> _Selected passage_

═══

Medical student’s vision was threatened by keratoconus, and early diagnosis and treatment could prove to be key to preserving the patient’s vision.
A Moorfields Eye Hospital ophthalmologist has performed a life-changing surgery on a 23-year-old patient after diagnosing him with a progressive eye disease that is prevalent in Middle Eastern communities.
Mogemad Osama, an Ajman University student from Palestine who plans to become a dentist, struggled for years with devastating vision loss which caused him to change his prescription glasses multiple times. After deciding that he needed to seek help, Osama was referred to Esmaeil Arbabi, MD, at MoorfieldsEye Hospital, a Mubadala Health partner.
According to a Moorfields Eye Hospital news release, Osama feared he would not be able to realize his dream of practicing dentistry.
“My career depends on two things: my eyes and my hands,” he said in the news release. “When I first started having problems with my vision, it was a huge disappointment for me. But I never give up.”

═══

> _Information shown_
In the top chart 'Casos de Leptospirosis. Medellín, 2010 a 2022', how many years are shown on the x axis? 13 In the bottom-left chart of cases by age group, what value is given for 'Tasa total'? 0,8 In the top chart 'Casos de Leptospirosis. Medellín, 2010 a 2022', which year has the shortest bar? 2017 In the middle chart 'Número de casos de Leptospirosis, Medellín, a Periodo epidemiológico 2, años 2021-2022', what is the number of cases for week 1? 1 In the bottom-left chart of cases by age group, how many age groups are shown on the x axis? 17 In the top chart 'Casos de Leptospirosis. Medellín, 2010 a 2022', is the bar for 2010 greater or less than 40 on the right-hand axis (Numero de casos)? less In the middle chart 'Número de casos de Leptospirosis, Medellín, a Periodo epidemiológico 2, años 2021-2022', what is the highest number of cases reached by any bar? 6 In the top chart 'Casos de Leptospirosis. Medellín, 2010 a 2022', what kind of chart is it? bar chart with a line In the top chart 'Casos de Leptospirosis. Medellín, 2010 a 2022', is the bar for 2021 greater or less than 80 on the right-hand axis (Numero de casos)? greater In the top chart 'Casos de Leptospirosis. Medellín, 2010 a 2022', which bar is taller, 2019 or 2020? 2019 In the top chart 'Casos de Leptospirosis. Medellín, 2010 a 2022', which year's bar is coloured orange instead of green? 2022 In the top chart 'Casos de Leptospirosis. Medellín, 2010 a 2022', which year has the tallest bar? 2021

═══

> _List of tasks_
A - Could you set down the stretch of the keratoconus article from "Medical student’s vision" through "Mubadala Health partner.", word for word?
B - Which organizations does the keratoconus article name? List every one.
C - How might the keratoconus article go on? Write the next part, starting right after its last sentence.

> _Results in order_
A -
Medical student’s vision was threatened by keratoconus, and early diagnosis and treatment could prove to be key to preserving the patient’s vision.
A Moorfields Eye Hospital ophthalmologist has performed a life-changing surgery on a 23-year-old patient after diagnosing him with a progressive eye disease that is prevalent in Middle Eastern communities.
Mogemad Osama, an Ajman University student from Palestine who plans to become a dentist, struggled for years with devastating vision loss which caused him to change his prescription glasses multiple times. After deciding that he needed to seek help, Osama was referred to Esmaeil Arbabi, MD, at MoorfieldsEye Hospital, a Mubadala Health partner.

B - Moorfields Eye Hospital, Ajman University, Mubadala Health

C -
Osama was soon diagnosed with keratoconus, which affects the structure of the cornea and gradually causes blurred vision that cannot be corrected with glasses. The eye hospital noted in the news release a recent study found while the disease affects only one in 2,000 people worldwide, the prevalence of the disease in the United Arab Emirates (UAE) is 2.7 percent, which is 54 percent higher than the global average, according to the hospital’s news release. The condition also impacts both men and women and typically stabilizes by the time people reach their 30s, although by then serious damage could have been caused.
According to Arbabi, who has treated a number of cases of keratoconus, the cause of the disease is unknown, but genetics and environmental factors could play a role. Osama’s father had surgery several years ago for the same condition.
Instead of opting for a corneal transplant, Arbabi performed cross-linking, combined with a sophisticated laser treatment on Osama’s left eye. The advanced laser reshapes the cornea and smoothens the irregularities caused by keratoconus. This will then be immediately followed by the application of Vitamin B eyedrops and shining of an ultraviolet light on the eye. The procedure only takes just 15 minutes to complete and has a 95 percent chance in stopping the progression of the disease.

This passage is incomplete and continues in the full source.